* **EXERCISE INSTRUCTIONS**:
**a)** Edit the report on the Pillard nomination vote. Give again the part that begins at the words "Senator Dianne Feinstein" and stops after "Virginia Military Institute.", with "Virginia Military Institute" changed to "VMI".
**b)** Continue the report on the Senate Judiciary Committee's vote on Pillard's nomination from its last sentence.

* **SUPPLIED PASSAGE**:
+++
The Senate Judiciary Committee today approved President Barack Obama's second—and the most controversial—nomination to the U.S. Court of Appeals for the D.C. Circuit.
The committee voted 10-8 along party lines to send the nomination of Georgetown law professor Cornelia "Nina" Pillard to the full Senate, which is already primed for a showdown over the administration's two other nominees to the D.C. Circuit, often considered the country's most important court second to the U.S. Supreme Court.
Before today's vote, Republicans, led by ranking member Senator Chuck Grassley (R-Iowa), criticized Pillard's "controversial and extreme views on a number of topics," particularly writings on reproductive rights. Grassley repeated the Republican argument that the D.C. Circuit's workload does not justify filling the three vacancies on the 11-judge court.
Democrats spent the hearing defending Pillard’s qualifications. She was a former Justice Department lawyer serving in the solicitor general's office and the Office of Legal Counsel and argued before the Supreme Court nine times. Pillard has been a law professor since 1997.
Senator Dianne Feinstein (D-Calif.) said Pillard has handled some of the most important cases on equality for women in recent memory, such as upholding Family and Medical Leave Act and a government brief that struck down exclusion of women from Virginia Military Institute.
"I don't agree, as most of us don't, with every single position Ms. Pillard has taken," Feinstein said. "But the question is: Is she qualified? Is she credentialed? I think there’s no doubt about that. ... I think she’s within the mainstream of American thinking and I believe she’ll be able to apply the law fairly and impartially."
Grassley said he had concerns over Pillard’s judicial philosophy and views as international law, federalism, but mostly reproductive rights. Grassley described Pillard as "extremely critical of the pro-life movement."
"But as I review her legal career, I'm concerned by the instances where she has really stretched the limits of thoughtful reasoning," Grassley said. "In my view, at times she appears to advance her own extreme policy preferences."
Senator Orrin Hatch (R-Utah) said he believes Pillard is an effective attorney, and he has tried to show deference to qualified judicial nominees from Democrat presidents. But he said Pillard’s record “demonstrates the kind of political activist judicial philosophy that I believe actually fails this test.”
+++
* **RECORDS**:
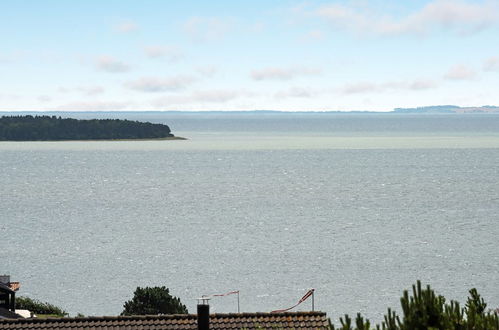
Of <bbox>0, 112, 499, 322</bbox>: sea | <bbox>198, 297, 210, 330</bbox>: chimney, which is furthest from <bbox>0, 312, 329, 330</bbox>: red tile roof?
<bbox>0, 112, 499, 322</bbox>: sea

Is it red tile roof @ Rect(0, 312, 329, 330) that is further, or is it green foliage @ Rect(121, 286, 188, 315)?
green foliage @ Rect(121, 286, 188, 315)

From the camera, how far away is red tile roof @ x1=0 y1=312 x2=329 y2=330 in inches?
1038

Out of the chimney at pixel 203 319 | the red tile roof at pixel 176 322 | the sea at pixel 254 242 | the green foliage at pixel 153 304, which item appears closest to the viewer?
the chimney at pixel 203 319

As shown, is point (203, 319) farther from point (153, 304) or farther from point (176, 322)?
point (153, 304)

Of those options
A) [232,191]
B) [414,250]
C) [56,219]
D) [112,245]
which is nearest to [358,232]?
[414,250]

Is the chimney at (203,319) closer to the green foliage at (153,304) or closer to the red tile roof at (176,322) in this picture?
the red tile roof at (176,322)

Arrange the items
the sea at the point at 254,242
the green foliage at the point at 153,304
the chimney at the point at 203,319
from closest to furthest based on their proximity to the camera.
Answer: the chimney at the point at 203,319
the green foliage at the point at 153,304
the sea at the point at 254,242

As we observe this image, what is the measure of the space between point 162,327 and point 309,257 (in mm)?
57711

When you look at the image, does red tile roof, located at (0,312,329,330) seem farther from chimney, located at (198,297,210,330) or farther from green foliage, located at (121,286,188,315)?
green foliage, located at (121,286,188,315)

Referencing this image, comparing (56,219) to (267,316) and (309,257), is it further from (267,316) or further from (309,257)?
(267,316)

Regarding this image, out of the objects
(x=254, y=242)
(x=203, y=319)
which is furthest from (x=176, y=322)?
(x=254, y=242)

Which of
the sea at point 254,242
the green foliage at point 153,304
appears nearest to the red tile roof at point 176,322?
the green foliage at point 153,304

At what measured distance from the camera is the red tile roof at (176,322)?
26375 mm

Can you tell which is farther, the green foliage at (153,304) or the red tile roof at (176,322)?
the green foliage at (153,304)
+++
* **ANSWERS FOR THIS EXERCISE**:
**a)**
Senator Dianne Feinstein (D-Calif.) said Pillard has handled some of the most important cases on equality for women in recent memory, such as upholding Family and Medical Leave Act and a government brief that struck down exclusion of women from VMI.

**b)**
"Her writings in various areas including reproductive rights and the family do not simply take a liberal position, but adopt a rigid ideology that clearly drives not only her view of the law but even her understanding of social facts," Hatch said.
Feinstein fired back. "I guess Republicans tend to believe the Democratic nominees who have a position on controversial issues cannot be fair judges," Feinstein said. "And yet, when the reverse happens, they all believe activist Republicans can be a fair judge."
"I voted for some of them, there's no question about that, because I believe they can," Feinstein said.
That type of back and forth about Pillard's qualifications did not happen before the vote of the first D.C. Circuit nominee, Patricia Millett, who leads the U.S. Supreme Court practice at Akin Gump Strauss Hauer & Feld and is among the top ranks of appellate attorneys.
Critics of Millet's nomination underscored that their votes had nothing to do with the qualifications. Yet all committee Republicans voted against approving the nomination.
And such a discussion is not expected at the committee vote of the third D.C. Circuit nominee to go through the process, U.S. District Judge Robert Wilkins, who breezed through his confirmation hearing.
Still, Republicans appear poised to try to block any nominations to the D.C. Circuit before confirmation votes in the full Senate. At Thursday's vote, Grassley again accused Obama of wanting to increase the number of judges in order to determine the outcome of cases, something he said "can reasonably stated as packing the court."
"Unfortunately, the justification for moving forward with additional D.C. Circuit nominees appears to be a desire and intent to pack the court in order to determine the outcome of cases this court hears," Grassley said. "It is no secret that this is the President's intent."
Democrats have balked at this argument, saying that filling vacancies does not qualify as trying to pack the court. A Republican block on the nominees could once again cause Democrats to threaten a historic change to the Senate's filibuster rules to allow for confirmation votes.
After Thursday's vote, several liberal groups urged a full Senate review of the nominations. "The question is: what will moderate Republican Senators do next?" said Constitutional Accountability Center Vice President Judith Schaeffer.
"If they truly have the interest of the American people at heart, they will follow the lead of Senator John McCain, who has said each of the three pending nominees to the D.C. Circuit should get a yes-or-no vote on the Senate floor," Schaeffer said. "Each of these nominees deserves no less."
Alliance for Justice President Nan Aron said the American people have good reason to be fed up with Republican obstruction and delay.
"They demand and deserve courts that have enough judges to administer justice fairly and swiftly," Aron said in a statement. "Americans are entitled to a swift yes-or-no vote by the full Senate on Nina Pillard and President Obama's other judicial nominees."